++++ Dataset extract
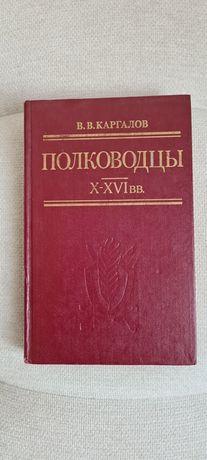 В.В.Каргалов Полководцы 10-16вв.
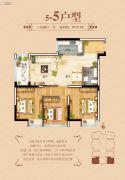 冠华名门国际3室2厅1卫97平方米户型图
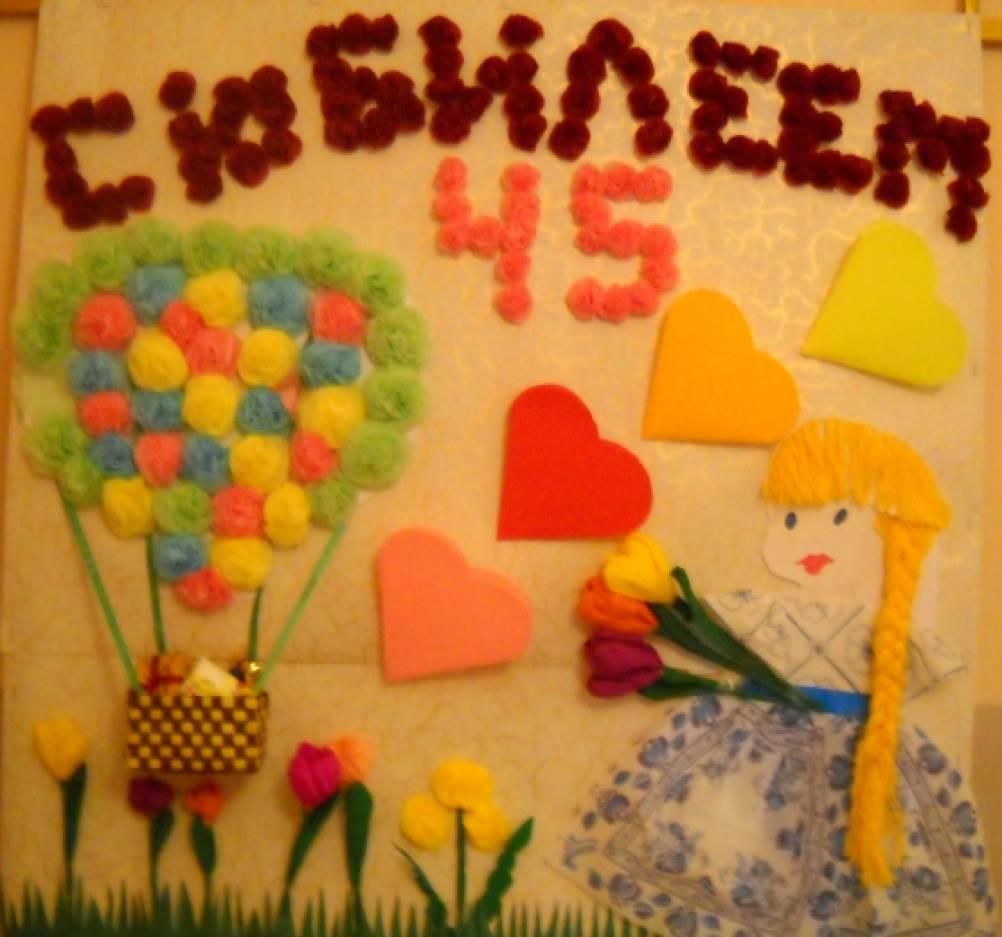 50 лет детскому саду поделки 100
++++++++
Exercise brief - Reproduce the listing above from the line that contains "冠华名门国际3室2厅1卫97平方米户型图" through its final line, exactly and with nothing added. Omit the images.

Output -
 冠华名门国际3室2厅1卫97平方米户型图
 50 лет детскому саду поделки 100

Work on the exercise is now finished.